(Recorded data)
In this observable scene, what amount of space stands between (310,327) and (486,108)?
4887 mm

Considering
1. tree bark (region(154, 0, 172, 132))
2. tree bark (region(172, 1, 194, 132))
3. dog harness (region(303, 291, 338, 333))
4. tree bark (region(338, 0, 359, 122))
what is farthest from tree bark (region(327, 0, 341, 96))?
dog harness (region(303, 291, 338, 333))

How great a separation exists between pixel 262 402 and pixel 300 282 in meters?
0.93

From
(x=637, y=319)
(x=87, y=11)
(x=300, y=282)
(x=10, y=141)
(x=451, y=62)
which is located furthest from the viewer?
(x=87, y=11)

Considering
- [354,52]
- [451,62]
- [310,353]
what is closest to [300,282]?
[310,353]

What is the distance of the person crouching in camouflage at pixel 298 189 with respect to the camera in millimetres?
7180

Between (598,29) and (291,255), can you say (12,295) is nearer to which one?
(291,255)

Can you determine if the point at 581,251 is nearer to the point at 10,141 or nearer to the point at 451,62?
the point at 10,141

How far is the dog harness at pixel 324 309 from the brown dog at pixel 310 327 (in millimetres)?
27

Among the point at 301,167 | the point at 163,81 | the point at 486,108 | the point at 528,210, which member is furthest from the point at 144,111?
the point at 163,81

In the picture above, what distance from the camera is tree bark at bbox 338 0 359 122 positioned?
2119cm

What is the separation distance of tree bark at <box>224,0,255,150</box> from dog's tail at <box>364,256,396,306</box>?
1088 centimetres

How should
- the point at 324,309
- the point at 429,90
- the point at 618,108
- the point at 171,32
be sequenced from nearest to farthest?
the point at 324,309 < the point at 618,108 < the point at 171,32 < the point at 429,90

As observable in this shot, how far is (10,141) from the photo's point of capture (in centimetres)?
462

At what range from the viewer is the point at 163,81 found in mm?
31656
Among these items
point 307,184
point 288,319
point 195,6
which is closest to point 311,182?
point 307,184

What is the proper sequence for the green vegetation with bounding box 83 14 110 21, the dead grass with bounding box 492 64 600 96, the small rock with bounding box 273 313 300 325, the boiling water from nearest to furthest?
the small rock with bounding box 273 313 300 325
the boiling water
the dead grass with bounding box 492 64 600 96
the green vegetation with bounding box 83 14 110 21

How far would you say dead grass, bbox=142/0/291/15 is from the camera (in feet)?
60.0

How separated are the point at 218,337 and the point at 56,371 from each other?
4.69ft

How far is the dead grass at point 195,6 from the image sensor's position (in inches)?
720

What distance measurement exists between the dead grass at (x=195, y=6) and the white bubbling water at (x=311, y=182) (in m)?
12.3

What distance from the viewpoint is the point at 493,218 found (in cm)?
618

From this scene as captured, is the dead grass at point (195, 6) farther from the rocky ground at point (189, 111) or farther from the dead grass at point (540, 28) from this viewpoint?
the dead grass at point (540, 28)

*Problem statement*
Convert the material above into a JSON list of strings, one string per line, omitting blank lines.

*Expected output*
[
  "In this observable scene, what amount of space stands between (310,327) and (486,108)?",
  "4887 mm",
  "Considering",
  "1. tree bark (region(154, 0, 172, 132))",
  "2. tree bark (region(172, 1, 194, 132))",
  "3. dog harness (region(303, 291, 338, 333))",
  "4. tree bark (region(338, 0, 359, 122))",
  "what is farthest from tree bark (region(327, 0, 341, 96))?",
  "dog harness (region(303, 291, 338, 333))",
  "How great a separation exists between pixel 262 402 and pixel 300 282 in meters?",
  "0.93",
  "From",
  "(x=637, y=319)",
  "(x=87, y=11)",
  "(x=300, y=282)",
  "(x=10, y=141)",
  "(x=451, y=62)",
  "which is located furthest from the viewer?",
  "(x=87, y=11)",
  "Considering",
  "- [354,52]",
  "- [451,62]",
  "- [310,353]",
  "what is closest to [300,282]?",
  "[310,353]",
  "What is the distance of the person crouching in camouflage at pixel 298 189 with respect to the camera in millimetres?",
  "7180",
  "Between (598,29) and (291,255), can you say (12,295) is nearer to which one?",
  "(291,255)",
  "Can you determine if the point at 581,251 is nearer to the point at 10,141 or nearer to the point at 451,62?",
  "the point at 10,141",
  "How far is the dog harness at pixel 324 309 from the brown dog at pixel 310 327 (in millimetres)?",
  "27",
  "Among the point at 301,167 | the point at 163,81 | the point at 486,108 | the point at 528,210, which member is furthest from the point at 144,111?",
  "the point at 163,81",
  "In the picture above, what distance from the camera is tree bark at bbox 338 0 359 122 positioned?",
  "2119cm",
  "What is the separation distance of tree bark at <box>224,0,255,150</box> from dog's tail at <box>364,256,396,306</box>?",
  "1088 centimetres",
  "How should",
  "- the point at 324,309",
  "- the point at 429,90",
  "- the point at 618,108",
  "- the point at 171,32",
  "be sequenced from nearest to farthest?",
  "the point at 324,309 < the point at 618,108 < the point at 171,32 < the point at 429,90",
  "As observable in this shot, how far is (10,141) from the photo's point of capture (in centimetres)?",
  "462",
  "At what range from the viewer is the point at 163,81 found in mm?",
  "31656",
  "Among these items",
  "point 307,184",
  "point 288,319",
  "point 195,6",
  "which is closest to point 311,182?",
  "point 307,184",
  "What is the proper sequence for the green vegetation with bounding box 83 14 110 21, the dead grass with bounding box 492 64 600 96, the small rock with bounding box 273 313 300 325, the boiling water from nearest to furthest?",
  "the small rock with bounding box 273 313 300 325",
  "the boiling water",
  "the dead grass with bounding box 492 64 600 96",
  "the green vegetation with bounding box 83 14 110 21",
  "How far would you say dead grass, bbox=142/0/291/15 is from the camera (in feet)?",
  "60.0",
  "How separated are the point at 218,337 and the point at 56,371 from each other?",
  "4.69ft",
  "How far is the dead grass at point 195,6 from the image sensor's position (in inches)?",
  "720",
  "What distance measurement exists between the dead grass at (x=195, y=6) and the white bubbling water at (x=311, y=182) (in m)?",
  "12.3",
  "What distance from the viewpoint is the point at 493,218 found (in cm)?",
  "618",
  "From this scene as captured, is the dead grass at point (195, 6) farther from the rocky ground at point (189, 111) or farther from the dead grass at point (540, 28) from this viewpoint?",
  "the dead grass at point (540, 28)"
]